Data records:
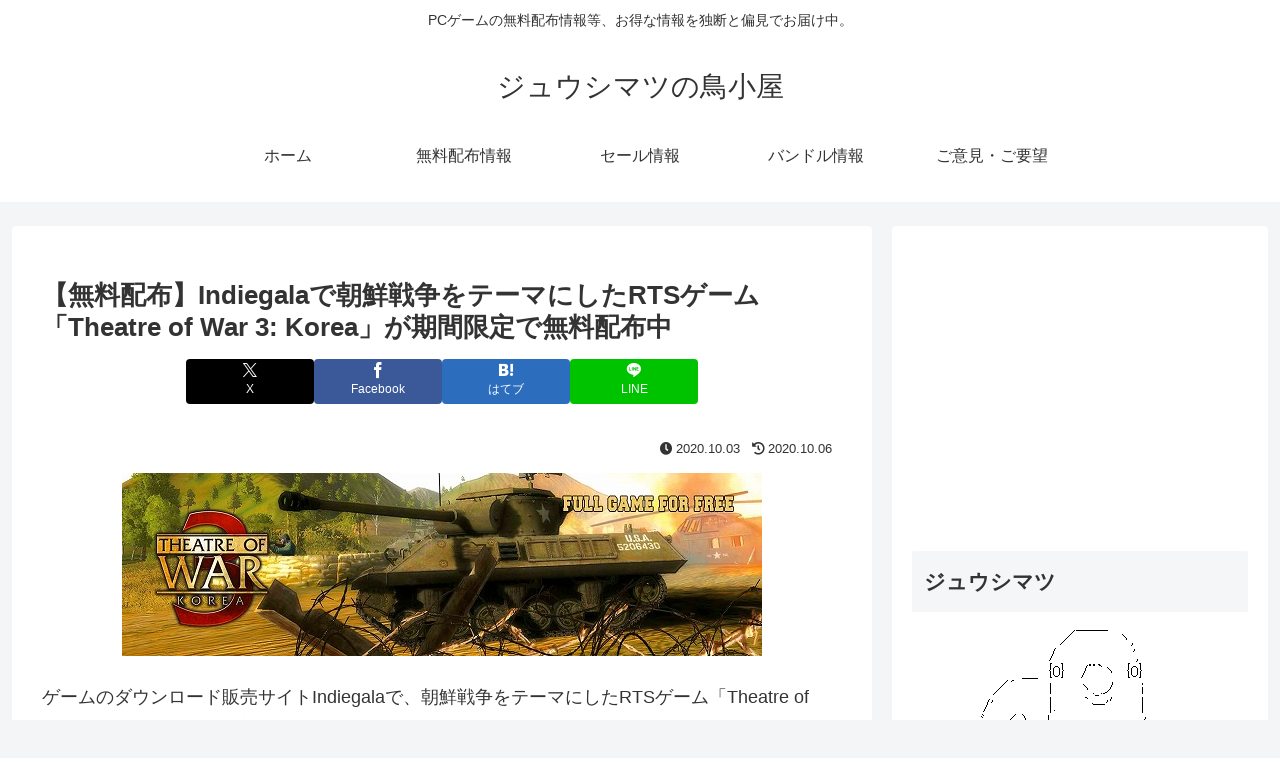

--- FILE ---
content_type: text/html; charset=utf-8
request_url: https://www.google.com/recaptcha/api2/aframe
body_size: 270
content:
<!DOCTYPE HTML><html><head><meta http-equiv="content-type" content="text/html; charset=UTF-8"></head><body><script nonce="L4xDX_KWgj8QmOYrvPgGwA">/** Anti-fraud and anti-abuse applications only. See google.com/recaptcha */ try{var clients={'sodar':'https://pagead2.googlesyndication.com/pagead/sodar?'};window.addEventListener("message",function(a){try{if(a.source===window.parent){var b=JSON.parse(a.data);var c=clients[b['id']];if(c){var d=document.createElement('img');d.src=c+b['params']+'&rc='+(localStorage.getItem("rc::a")?sessionStorage.getItem("rc::b"):"");window.document.body.appendChild(d);sessionStorage.setItem("rc::e",parseInt(sessionStorage.getItem("rc::e")||0)+1);localStorage.setItem("rc::h",'1769069865520');}}}catch(b){}});window.parent.postMessage("_grecaptcha_ready", "*");}catch(b){}</script></body></html>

Your instructions: From the data above, copy each line with the string "text" in it.

Answer box:
content_type: text/html; charset=utf-8
<!DOCTYPE HTML><html><head><meta http-equiv="content-type" content="text/html; charset=UTF-8"></head><body><script nonce="L4xDX_KWgj8QmOYrvPgGwA">/** Anti-fraud and anti-abuse applications only. See google.com/recaptcha */ try{var clients={'sodar':'https://pagead2.googlesyndication.com/pagead/sodar?'};window.addEventListener("message",function(a){try{if(a.source===window.parent){var b=JSON.parse(a.data);var c=clients[b['id']];if(c){var d=document.createElement('img');d.src=c+b['params']+'&rc='+(localStorage.getItem("rc::a")?sessionStorage.getItem("rc::b"):"");window.document.body.appendChild(d);sessionStorage.setItem("rc::e",parseInt(sessionStorage.getItem("rc::e")||0)+1);localStorage.setItem("rc::h",'1769069865520');}}}catch(b){}});window.parent.postMessage("_grecaptcha_ready", "*");}catch(b){}</script></body></html>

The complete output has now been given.